«Ce fut l'un des actes populaires les plus importants entre 1892 et 1939.» C'est ainsi qu'Oswald Sigg décrit, dans son étude consacrée aux cinquante premières années de l'histoire des initiatives populaires, celle que la gauche lance en 1934 pour combattre la crise économique.

Mondiale, celle-ci fait des dégâts. Déclenchée en 1929, elle atteint la Suisse en 1933. En l'espace de six ans, le nombre de chômeurs passe de 13 000 à 93 000. Les salaires baissent.
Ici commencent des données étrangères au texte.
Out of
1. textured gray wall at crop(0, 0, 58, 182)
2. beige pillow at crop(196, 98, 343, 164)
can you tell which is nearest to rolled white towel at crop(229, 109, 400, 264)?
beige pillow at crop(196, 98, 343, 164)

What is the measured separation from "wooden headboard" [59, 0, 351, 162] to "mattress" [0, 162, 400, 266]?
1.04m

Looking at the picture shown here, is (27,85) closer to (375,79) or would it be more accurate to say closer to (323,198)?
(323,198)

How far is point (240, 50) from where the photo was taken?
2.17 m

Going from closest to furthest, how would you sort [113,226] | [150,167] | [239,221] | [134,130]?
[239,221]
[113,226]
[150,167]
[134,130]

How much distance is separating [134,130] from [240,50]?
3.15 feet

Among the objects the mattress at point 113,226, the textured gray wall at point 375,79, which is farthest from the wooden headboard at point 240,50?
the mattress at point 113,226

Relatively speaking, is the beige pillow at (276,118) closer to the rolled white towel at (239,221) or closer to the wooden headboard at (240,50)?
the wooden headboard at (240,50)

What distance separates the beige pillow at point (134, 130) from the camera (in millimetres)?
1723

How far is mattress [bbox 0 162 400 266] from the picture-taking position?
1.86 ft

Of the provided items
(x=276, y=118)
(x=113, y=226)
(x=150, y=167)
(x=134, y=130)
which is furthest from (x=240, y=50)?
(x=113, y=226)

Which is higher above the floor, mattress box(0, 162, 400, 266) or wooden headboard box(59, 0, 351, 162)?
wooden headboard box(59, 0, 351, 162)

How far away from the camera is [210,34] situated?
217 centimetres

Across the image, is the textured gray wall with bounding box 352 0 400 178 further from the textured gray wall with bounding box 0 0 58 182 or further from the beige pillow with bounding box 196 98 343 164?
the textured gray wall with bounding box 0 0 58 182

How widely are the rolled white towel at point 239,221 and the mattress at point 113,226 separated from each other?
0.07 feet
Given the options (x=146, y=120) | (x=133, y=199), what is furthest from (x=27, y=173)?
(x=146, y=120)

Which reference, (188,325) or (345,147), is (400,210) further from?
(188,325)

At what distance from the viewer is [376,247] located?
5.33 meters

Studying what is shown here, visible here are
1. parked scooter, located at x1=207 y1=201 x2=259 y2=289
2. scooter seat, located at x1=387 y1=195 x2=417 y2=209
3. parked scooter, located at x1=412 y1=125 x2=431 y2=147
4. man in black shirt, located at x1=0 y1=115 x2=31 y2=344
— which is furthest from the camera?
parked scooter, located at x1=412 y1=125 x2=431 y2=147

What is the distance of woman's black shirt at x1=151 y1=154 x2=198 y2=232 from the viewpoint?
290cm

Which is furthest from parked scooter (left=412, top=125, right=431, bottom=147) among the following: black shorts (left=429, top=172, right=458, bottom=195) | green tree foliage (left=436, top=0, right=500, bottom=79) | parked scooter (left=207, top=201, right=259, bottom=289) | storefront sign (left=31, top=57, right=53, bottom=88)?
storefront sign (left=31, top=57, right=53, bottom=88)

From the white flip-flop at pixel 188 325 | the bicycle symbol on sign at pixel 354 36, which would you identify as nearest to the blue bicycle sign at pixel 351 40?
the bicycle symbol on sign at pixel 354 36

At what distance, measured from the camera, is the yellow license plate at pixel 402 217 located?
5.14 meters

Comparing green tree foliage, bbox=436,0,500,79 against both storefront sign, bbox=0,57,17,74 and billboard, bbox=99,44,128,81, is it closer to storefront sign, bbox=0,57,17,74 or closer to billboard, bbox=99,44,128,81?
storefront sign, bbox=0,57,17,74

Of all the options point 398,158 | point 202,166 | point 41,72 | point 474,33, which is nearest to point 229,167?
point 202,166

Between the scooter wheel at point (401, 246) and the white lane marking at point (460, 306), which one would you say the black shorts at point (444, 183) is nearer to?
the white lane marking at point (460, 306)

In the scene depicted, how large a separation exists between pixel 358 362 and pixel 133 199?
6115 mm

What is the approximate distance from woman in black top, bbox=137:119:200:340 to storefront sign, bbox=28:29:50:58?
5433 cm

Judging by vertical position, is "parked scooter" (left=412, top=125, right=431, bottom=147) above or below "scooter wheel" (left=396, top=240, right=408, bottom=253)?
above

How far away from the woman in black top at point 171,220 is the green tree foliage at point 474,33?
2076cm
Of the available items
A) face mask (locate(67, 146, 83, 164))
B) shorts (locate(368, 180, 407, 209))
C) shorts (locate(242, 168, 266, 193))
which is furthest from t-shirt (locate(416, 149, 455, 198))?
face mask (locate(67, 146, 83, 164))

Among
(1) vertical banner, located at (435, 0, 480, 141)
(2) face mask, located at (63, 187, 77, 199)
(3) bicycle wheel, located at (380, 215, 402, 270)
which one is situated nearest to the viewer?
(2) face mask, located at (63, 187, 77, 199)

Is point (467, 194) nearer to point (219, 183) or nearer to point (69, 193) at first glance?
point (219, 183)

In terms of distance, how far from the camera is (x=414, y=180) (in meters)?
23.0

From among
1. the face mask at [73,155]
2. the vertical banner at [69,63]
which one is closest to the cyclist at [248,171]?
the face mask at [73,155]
L'industrie d'exportation est frappée de plein fouet, mais l'onde de choc s'étend à l'ensemble du marché intérieur.

Pour la combattre, le Conseil fédéral met l'accent sur une politique déflationniste et prend une série de mesures incitatives comme la certification du travail, la formation continue, la reconversion professionnelle.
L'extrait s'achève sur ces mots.